[[ Reading passage open ]]
Tuesday, February 13, 2007

More dumb abstinence stuff

The administration also has budgeted another $241.5 million for abstinence-only programs in 2007. Kirby compared California and Texas, two states he said were similarly populous and were home to many Hispanics, a group whose teen pregnancy rates are high.

"California took a very progressive approach," he said. "Texas pushed abstinence and made it a little more difficult for teens to receive contraceptives. Pregnancy did go down between 1991 and 2004, but Texas had the second-lowest decline of all states, 19 percent. California had the second-greatest decrease, 46 percent.

"What's really sad is that Bush is trying to take some of the policies that didn't work in Texas and implement them nationwide."

...

Claire Brindis, a professor of pediatrics and health policy at UCSF ... believes comprehensive sex education should be required, rather than merely permitted, by the state.

"Because there are so many myths out there," Brindis said, and teens grow up in a culture dense with sexualized mass media.
[[ Reading passage closed ]]
[[ Material supplied open ]]
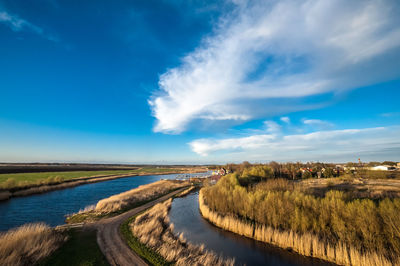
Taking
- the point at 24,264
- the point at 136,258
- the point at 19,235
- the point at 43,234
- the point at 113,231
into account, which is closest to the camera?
[[ Material supplied closed ]]
Activities:
1. Answer these from the abstinence post:
(a) How much money did the administration budget for abstinence-only programs in 2007?
(b) Which state had the second-greatest decrease in pregnancy, and how large was it?
(c) What is Claire Brindis's job at UCSF?
2. Do these statements agree with the abstinence post? Answer yes or no for each and quote the words that settle it.
(a) Texas had the second-lowest decline in pregnancy of all states.
(b) Brindis thinks the state should merely permit comprehensive sex education.
(c) Kirby said California and Texas were similarly populous.
3. Write the next few sentences of the abstinence post, picking up after its last sentence.
You won't need the records for any of this.

Expected outputs:
1.
(a) $241.5 million.
(b) California, with a 46 percent decrease.
(c) She is a professor of pediatrics and health policy.

2.
(a) Yes: "Texas had the second-lowest decline of all states, 19 percent."
(b) No: "comprehensive sex education should be required, rather than merely permitted, by the state."
(c) Yes: "two states he said were similarly populous"

3.
"One myth I've heard is that a person can't get pregnant the first time, and by the way, 20 percent of teens do. I've heard that if your boyfriend drinks Mountain Dew you won't get pregnant, or if you have sex standing up. Or if you sit on a cold sidewalk after you have sex -- I heard that in Southern California.

"I see in my work how early childbearing is both a result of poverty and how it contributes to an endless cycle of poverty. There's a lot of people who believe knowledge is dangerous, that if you give kids more information about condoms they'll go out and have sex.

"But isn't it better," Brindis asked, "to give young people and our large immigrant population the tools to plan? I can't think of anything more moral."